Subspaces and Linear Transformations
Most of the useful things you can do with vector spaces have to deal with the use of linear transformations. Linear transformations have some very important attributes of their behavior that are related to subspaces. Two attributes of a linear transformation, T, are its range, denoted R(T), and its null space, denoted N(T). These are defined as
T: V->W
N(T) = {x ∈ V: T(x) = 0}
R(T) = {T(x): x ∈ V}
The first line says that T is a linear transformation from V to W, both of which are vector spaces. The second line means that the null space of T is all elements of x in V such that T(x) is zero. The third line means the range of T is all elements of the form T(x) where x is in V; all of these will be members of W.
The important thing to remember is that N(T) will always be a subspace of V, and R(T) will always be a subspace of W. To prove that N(T) is a subspace of V, it is necessary to show that
A, B ∈ N(T), c ∈ F
0 ∈ N(T)
A+B ∈ N(T)
c*A ∈ N(T)
We can do this by using the attributes of linear transformation.
T(0) = 0
T(A+B) = T(A)+T(B) = 0+0 = 0 ∴ A+B ∈ N(T)
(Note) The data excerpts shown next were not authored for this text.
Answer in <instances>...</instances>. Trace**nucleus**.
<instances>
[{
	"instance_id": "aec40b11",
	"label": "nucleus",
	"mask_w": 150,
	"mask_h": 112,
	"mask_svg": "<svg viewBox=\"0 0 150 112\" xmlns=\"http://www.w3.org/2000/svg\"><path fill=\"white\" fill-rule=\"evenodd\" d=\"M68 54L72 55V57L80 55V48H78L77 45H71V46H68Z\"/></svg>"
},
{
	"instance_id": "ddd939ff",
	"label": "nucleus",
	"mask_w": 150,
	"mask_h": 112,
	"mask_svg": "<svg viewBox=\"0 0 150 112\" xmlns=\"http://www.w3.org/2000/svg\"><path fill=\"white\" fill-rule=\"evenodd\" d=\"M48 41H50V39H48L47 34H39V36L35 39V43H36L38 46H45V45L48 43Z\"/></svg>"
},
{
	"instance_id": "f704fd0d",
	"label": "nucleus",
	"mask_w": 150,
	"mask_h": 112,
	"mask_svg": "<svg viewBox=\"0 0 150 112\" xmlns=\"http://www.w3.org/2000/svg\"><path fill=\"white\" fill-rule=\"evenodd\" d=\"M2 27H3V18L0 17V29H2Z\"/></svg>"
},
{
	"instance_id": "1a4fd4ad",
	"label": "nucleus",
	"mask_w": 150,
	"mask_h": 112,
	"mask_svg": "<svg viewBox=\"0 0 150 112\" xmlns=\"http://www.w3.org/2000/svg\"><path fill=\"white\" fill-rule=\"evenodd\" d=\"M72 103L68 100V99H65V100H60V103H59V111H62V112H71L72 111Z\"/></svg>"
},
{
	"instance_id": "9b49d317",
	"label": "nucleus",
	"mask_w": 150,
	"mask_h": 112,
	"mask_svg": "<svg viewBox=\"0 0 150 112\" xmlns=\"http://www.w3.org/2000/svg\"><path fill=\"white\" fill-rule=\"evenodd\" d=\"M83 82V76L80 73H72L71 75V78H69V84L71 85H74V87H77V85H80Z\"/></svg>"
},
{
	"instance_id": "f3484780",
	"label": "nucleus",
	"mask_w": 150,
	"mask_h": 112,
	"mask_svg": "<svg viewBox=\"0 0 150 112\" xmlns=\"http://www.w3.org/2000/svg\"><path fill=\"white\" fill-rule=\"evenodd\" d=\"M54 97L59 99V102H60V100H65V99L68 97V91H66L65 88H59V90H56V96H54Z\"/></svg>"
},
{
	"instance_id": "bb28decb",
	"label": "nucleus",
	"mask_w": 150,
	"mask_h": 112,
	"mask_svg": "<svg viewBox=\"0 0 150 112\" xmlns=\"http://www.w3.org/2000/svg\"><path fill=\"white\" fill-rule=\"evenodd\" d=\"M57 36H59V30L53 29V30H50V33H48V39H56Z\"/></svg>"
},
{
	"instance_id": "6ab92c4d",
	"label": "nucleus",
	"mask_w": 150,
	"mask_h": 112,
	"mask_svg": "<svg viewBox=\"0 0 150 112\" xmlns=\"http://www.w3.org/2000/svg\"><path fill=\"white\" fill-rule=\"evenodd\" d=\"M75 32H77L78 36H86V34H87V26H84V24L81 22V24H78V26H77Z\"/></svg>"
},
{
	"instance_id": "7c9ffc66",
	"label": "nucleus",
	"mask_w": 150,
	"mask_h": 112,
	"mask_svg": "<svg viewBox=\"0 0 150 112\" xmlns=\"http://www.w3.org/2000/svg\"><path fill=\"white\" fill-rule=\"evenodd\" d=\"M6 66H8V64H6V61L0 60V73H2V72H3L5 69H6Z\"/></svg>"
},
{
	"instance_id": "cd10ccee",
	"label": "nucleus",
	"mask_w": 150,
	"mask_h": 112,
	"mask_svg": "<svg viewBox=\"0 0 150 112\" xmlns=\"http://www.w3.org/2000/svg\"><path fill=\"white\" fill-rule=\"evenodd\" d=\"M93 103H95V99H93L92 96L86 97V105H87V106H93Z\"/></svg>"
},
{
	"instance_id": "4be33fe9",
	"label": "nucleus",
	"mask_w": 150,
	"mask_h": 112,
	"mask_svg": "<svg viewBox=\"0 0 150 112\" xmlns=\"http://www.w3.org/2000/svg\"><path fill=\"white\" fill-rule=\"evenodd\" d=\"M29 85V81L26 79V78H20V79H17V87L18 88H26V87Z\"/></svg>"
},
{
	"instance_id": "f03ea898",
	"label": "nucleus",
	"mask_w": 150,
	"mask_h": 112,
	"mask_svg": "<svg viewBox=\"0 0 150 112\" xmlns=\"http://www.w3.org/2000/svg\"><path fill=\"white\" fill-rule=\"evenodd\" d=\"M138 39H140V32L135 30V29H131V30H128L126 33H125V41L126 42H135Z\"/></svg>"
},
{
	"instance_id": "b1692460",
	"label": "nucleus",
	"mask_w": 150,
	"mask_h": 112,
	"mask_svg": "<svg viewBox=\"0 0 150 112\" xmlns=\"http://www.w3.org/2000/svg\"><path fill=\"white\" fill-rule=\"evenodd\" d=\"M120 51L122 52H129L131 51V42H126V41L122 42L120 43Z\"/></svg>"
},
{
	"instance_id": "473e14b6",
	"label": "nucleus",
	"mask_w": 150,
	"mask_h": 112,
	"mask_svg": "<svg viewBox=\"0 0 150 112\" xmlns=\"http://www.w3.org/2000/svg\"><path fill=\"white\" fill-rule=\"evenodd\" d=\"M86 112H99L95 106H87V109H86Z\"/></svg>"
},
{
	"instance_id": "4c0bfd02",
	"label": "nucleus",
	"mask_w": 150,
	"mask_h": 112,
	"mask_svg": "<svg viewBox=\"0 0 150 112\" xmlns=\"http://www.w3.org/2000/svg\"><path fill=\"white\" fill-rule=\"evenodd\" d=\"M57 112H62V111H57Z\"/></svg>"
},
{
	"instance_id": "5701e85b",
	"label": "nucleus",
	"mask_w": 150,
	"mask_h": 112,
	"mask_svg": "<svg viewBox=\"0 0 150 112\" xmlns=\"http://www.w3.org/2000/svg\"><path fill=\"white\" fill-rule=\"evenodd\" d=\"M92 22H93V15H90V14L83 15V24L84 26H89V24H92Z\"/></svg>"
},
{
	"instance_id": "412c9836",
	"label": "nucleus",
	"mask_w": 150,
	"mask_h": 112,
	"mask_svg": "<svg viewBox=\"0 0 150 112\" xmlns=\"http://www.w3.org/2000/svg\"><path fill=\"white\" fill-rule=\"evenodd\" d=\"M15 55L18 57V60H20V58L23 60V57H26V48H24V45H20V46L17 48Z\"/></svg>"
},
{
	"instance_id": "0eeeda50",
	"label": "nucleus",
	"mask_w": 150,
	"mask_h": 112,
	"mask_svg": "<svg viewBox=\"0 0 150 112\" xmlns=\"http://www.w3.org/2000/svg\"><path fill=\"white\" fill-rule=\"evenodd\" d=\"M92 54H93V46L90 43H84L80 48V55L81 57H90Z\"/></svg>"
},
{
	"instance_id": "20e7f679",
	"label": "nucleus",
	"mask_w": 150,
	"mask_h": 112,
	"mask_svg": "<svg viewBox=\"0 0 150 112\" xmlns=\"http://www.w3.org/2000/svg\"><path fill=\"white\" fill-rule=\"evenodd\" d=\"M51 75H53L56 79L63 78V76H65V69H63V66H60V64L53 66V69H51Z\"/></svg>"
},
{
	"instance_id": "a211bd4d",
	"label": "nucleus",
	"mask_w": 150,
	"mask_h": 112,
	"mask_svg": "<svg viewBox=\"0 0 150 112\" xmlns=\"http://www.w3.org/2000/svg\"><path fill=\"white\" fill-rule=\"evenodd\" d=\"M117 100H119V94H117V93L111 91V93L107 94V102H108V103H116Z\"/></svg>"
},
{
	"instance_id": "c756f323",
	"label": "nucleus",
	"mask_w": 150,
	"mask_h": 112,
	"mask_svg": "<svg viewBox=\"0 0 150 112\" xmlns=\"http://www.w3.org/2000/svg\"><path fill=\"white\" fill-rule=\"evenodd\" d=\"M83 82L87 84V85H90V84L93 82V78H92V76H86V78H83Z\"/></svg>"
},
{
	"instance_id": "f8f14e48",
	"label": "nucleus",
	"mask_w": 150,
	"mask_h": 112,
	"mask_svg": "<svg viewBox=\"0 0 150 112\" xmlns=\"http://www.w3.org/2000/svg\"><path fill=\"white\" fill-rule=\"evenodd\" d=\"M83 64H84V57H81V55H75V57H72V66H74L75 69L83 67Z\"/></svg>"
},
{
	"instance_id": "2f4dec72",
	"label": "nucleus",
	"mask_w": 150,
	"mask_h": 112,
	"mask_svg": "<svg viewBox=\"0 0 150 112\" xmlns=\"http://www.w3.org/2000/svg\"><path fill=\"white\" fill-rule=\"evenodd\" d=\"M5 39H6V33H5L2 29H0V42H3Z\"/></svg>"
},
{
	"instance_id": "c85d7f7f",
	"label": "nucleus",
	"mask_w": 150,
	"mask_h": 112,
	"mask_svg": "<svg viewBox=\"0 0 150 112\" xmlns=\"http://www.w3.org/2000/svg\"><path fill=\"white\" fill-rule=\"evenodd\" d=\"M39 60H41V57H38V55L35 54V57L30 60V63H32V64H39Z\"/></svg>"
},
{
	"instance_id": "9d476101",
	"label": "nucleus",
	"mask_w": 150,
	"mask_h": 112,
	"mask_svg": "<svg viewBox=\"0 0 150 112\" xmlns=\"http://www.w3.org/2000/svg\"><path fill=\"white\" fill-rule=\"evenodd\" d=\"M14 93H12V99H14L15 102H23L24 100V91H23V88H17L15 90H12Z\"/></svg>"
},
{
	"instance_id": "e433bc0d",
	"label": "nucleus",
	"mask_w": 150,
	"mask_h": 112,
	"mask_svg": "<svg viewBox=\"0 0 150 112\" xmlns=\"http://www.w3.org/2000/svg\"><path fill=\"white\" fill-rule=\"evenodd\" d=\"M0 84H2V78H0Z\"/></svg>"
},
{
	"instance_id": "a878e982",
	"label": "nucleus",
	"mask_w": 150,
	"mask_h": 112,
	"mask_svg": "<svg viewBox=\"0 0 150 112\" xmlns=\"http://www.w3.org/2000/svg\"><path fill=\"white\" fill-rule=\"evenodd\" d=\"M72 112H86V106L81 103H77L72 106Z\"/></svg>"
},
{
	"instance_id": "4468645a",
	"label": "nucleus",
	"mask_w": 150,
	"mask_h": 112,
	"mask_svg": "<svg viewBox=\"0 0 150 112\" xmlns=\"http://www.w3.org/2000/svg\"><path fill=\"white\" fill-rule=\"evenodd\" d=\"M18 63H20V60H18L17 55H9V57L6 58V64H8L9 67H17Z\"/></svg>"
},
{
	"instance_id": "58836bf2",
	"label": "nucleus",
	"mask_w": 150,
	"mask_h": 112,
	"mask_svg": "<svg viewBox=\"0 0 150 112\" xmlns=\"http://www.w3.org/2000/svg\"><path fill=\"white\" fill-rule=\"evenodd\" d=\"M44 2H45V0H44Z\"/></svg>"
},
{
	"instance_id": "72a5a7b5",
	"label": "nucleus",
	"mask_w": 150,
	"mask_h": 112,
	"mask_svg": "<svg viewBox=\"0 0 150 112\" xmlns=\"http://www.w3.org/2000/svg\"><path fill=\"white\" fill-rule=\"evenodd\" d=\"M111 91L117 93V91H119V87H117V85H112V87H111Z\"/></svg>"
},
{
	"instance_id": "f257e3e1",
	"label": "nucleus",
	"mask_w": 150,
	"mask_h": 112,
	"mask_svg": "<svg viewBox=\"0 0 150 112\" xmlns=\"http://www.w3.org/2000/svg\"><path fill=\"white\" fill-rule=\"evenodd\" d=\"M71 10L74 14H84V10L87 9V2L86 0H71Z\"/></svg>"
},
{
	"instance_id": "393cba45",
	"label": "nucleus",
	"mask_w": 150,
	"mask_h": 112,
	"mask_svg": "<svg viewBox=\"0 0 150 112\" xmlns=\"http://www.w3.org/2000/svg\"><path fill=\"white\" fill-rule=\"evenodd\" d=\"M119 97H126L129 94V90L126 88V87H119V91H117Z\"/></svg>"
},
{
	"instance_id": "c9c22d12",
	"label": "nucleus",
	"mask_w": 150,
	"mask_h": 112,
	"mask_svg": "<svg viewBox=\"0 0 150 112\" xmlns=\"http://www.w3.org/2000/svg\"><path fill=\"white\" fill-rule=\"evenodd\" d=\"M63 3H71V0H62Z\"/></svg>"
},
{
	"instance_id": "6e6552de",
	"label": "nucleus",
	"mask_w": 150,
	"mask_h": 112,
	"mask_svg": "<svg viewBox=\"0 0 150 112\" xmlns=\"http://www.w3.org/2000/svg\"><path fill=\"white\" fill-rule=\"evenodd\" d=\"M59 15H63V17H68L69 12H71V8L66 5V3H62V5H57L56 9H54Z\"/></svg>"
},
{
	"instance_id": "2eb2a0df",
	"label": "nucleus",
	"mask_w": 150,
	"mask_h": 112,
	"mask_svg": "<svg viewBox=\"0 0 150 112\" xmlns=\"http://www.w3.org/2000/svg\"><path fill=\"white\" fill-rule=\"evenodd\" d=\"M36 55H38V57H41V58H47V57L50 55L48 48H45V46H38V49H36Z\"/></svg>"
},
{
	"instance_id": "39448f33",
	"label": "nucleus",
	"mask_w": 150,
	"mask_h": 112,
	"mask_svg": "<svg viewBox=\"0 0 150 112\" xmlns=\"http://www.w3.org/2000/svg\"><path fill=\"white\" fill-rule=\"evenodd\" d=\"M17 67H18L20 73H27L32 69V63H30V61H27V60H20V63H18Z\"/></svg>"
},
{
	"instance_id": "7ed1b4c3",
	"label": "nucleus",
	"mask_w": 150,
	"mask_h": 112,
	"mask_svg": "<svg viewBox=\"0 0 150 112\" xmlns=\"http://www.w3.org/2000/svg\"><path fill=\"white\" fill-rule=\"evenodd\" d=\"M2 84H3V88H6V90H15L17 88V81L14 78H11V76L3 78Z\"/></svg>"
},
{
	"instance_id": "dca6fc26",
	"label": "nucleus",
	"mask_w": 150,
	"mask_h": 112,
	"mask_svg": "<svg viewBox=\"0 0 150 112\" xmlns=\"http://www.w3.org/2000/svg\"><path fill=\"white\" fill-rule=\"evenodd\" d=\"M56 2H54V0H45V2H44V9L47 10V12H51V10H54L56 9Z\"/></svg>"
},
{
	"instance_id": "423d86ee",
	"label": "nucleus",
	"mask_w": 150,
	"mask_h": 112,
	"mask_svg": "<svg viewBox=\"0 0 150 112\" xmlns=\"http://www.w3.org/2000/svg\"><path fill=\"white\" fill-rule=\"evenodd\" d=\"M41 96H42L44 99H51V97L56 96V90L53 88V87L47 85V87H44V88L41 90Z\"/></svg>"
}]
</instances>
T(c*A) = c*T(A) = c*0 = 0 ∴ c*A ∈ N(T)
A similar proof is used to show that R(T) is a subspace of W. This is a basic theorem used in linear algebra and forms the basis for many more complex theorems.
Conclusions
Subspaces are a fundamental entity used extensively througout linear algebra. Once you get used to them, they can be a powerful tool in proving relations and aspects of linear transformations, and matrix manipulations.